Skew
BIAS — *where AI systems go wrong when training examples lean.* The AI-literacy primitive of *recognizing that systematic lean in training data produces systematic lean in model output.*
Chapter 3 — Skew and the Tilted Scales
Skew is a small fold-out paper-figure shaped like a small set of balance-scales tilted to one side.
Skew is NOT an animal. Skew is not a robot. Skew is a concrete-paper-figure — a small set of balance-scales — two pans suspended from a central pivot — but the pans are not balanced. One pan sits lower than the other. The tilt is visible at a glance. And the tilt is the metaphor. When training data leans, the model that learns from it also leans. The lean carries through.

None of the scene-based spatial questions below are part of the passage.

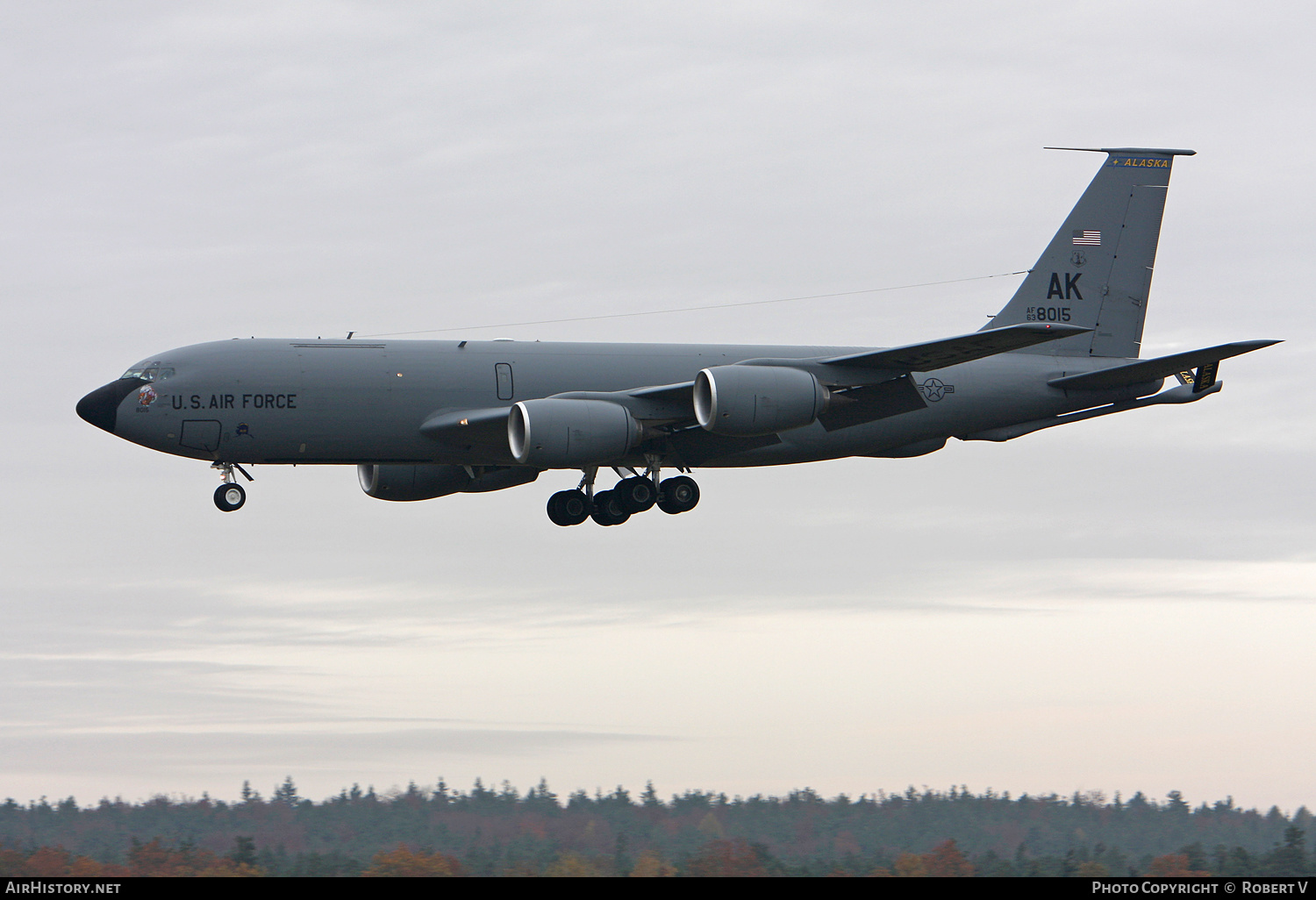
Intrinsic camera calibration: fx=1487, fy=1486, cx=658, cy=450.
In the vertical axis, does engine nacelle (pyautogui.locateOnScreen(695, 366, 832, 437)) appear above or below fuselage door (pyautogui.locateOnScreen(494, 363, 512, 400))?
below

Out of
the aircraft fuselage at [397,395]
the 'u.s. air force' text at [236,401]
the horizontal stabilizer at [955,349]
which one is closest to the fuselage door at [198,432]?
the aircraft fuselage at [397,395]

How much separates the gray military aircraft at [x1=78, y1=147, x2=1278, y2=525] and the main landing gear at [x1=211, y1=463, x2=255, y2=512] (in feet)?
0.15

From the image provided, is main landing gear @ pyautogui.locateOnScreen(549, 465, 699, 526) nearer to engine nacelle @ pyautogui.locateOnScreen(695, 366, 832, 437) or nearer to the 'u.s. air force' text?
engine nacelle @ pyautogui.locateOnScreen(695, 366, 832, 437)

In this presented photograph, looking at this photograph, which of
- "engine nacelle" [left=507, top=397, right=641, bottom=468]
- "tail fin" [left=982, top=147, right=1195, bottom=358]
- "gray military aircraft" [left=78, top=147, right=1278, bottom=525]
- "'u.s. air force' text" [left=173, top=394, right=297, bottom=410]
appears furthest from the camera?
"tail fin" [left=982, top=147, right=1195, bottom=358]

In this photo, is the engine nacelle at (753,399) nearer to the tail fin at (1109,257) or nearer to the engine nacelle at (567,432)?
the engine nacelle at (567,432)

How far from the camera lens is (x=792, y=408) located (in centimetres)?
3712

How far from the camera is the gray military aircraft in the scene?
123 ft

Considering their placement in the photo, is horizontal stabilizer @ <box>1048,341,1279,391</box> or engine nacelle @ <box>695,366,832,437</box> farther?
horizontal stabilizer @ <box>1048,341,1279,391</box>

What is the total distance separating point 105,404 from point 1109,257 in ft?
97.6

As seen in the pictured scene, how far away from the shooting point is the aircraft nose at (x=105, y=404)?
37906mm

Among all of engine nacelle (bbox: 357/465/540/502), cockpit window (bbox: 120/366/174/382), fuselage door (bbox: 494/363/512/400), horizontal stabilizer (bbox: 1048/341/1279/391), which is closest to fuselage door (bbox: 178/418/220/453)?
cockpit window (bbox: 120/366/174/382)

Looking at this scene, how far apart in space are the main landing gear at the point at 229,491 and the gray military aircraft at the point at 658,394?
0.05m
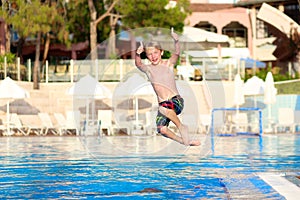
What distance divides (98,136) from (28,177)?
41.9 ft

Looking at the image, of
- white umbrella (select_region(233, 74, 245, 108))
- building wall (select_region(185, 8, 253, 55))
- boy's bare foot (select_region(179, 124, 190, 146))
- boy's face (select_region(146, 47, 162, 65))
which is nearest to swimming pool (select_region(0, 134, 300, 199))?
boy's bare foot (select_region(179, 124, 190, 146))

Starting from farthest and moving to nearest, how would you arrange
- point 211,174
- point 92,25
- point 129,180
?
point 92,25
point 211,174
point 129,180

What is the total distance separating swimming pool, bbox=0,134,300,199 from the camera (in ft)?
22.3

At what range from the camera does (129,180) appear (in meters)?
8.22

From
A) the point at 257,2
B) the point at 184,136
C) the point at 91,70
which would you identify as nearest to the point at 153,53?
the point at 184,136

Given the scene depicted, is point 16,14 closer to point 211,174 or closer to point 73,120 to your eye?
point 73,120

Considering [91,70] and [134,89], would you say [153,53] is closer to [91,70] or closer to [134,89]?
[134,89]

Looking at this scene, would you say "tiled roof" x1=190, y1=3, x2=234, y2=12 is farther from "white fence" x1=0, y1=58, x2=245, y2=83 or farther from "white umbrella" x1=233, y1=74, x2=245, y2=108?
"white umbrella" x1=233, y1=74, x2=245, y2=108

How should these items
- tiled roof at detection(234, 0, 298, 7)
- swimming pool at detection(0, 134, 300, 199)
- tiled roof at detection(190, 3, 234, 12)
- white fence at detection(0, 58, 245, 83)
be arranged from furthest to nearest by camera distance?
tiled roof at detection(190, 3, 234, 12), tiled roof at detection(234, 0, 298, 7), white fence at detection(0, 58, 245, 83), swimming pool at detection(0, 134, 300, 199)

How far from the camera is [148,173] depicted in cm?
919

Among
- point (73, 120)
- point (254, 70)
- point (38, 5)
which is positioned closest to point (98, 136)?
point (73, 120)

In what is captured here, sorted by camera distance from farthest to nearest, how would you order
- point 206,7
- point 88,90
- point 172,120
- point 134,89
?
1. point 206,7
2. point 88,90
3. point 134,89
4. point 172,120

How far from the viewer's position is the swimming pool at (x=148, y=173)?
680 cm

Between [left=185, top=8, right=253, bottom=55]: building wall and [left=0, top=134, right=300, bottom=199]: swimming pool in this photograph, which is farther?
[left=185, top=8, right=253, bottom=55]: building wall
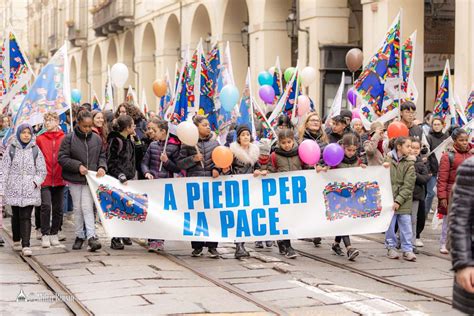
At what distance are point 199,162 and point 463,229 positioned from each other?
230 inches

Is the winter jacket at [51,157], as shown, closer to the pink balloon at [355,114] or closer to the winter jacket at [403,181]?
the winter jacket at [403,181]

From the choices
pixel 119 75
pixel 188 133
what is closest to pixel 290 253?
pixel 188 133

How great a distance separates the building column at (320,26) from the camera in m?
22.6

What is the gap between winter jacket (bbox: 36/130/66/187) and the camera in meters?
10.7

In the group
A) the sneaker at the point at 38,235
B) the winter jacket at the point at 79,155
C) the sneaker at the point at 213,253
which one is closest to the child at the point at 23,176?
the winter jacket at the point at 79,155

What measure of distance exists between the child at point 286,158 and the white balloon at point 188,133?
94cm

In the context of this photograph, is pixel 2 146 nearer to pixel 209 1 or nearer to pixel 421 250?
pixel 421 250

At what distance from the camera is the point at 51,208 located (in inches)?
427

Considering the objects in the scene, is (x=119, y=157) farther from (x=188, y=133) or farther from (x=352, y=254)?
(x=352, y=254)

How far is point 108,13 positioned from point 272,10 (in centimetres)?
1609

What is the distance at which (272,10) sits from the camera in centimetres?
2475

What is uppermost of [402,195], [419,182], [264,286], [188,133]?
[188,133]

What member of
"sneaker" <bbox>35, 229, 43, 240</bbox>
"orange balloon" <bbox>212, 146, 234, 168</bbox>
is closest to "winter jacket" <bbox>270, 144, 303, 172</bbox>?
"orange balloon" <bbox>212, 146, 234, 168</bbox>

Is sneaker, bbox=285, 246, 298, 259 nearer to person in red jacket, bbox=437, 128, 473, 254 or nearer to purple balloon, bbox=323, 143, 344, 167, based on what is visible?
purple balloon, bbox=323, 143, 344, 167
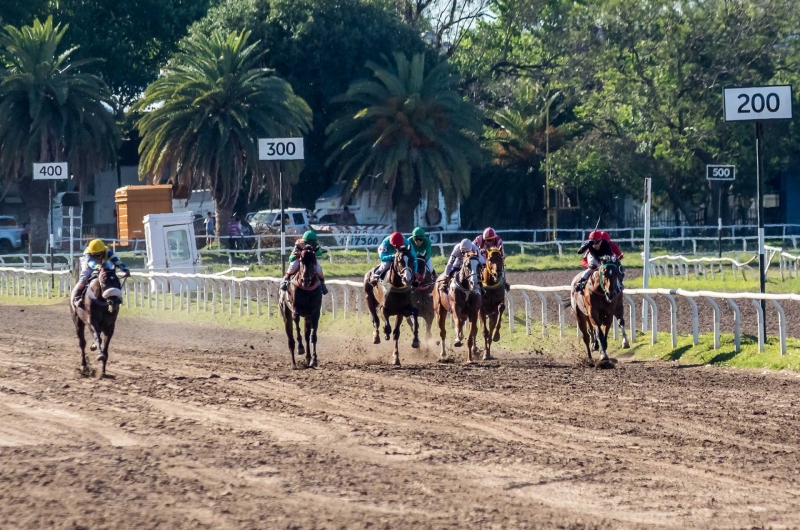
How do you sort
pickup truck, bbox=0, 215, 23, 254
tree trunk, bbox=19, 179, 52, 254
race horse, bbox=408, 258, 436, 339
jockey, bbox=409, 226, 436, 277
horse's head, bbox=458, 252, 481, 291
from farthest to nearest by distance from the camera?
1. pickup truck, bbox=0, 215, 23, 254
2. tree trunk, bbox=19, 179, 52, 254
3. race horse, bbox=408, 258, 436, 339
4. jockey, bbox=409, 226, 436, 277
5. horse's head, bbox=458, 252, 481, 291

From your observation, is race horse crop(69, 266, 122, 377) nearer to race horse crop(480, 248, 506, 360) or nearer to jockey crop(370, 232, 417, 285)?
jockey crop(370, 232, 417, 285)

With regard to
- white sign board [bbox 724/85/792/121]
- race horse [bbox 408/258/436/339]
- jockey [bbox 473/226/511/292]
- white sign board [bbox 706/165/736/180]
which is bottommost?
race horse [bbox 408/258/436/339]

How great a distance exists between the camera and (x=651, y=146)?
159 ft

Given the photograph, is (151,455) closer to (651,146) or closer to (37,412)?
(37,412)

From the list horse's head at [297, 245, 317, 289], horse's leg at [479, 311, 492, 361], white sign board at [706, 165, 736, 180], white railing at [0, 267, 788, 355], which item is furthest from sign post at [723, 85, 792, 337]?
→ white sign board at [706, 165, 736, 180]

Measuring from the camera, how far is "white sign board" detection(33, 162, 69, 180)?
95.7 feet

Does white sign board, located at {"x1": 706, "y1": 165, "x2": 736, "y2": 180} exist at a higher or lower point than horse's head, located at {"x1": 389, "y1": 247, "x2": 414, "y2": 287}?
higher

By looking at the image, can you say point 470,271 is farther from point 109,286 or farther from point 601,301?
point 109,286

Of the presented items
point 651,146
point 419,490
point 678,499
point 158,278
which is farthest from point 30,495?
point 651,146

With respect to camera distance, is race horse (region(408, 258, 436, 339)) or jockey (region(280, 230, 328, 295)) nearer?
jockey (region(280, 230, 328, 295))

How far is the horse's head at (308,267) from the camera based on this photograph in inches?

This is load-bearing. Skew embodies the bias primitive. Bias in AI is rarely an algorithm’s intention — it’s the algorithm correctly learning from skewed examples. If a face-recognition model was trained mostly on light-skinned faces, it will be worse at recognizing dark-skinned faces. If a resume-screening model was trained on historical hiring data from a company that historically hired more men, it will favor men. The algorithm is not racist or sexist. The algorithm is correctly learning the patterns in the training data. The pattern was already there, in the data, before the algorithm got there.
Critical: Skew is explicit about responsibility: “The algorithm is not the racist. The training data was already skewed. The algorithm faithfully reproduces the skew. Who chose the training data? Who labeled it? Whose perspectives are in it? Whose perspectives are missing? That’s where bias enters. The algorithm is the messenger; the data is the message; the humans who chose the data wrote the message.”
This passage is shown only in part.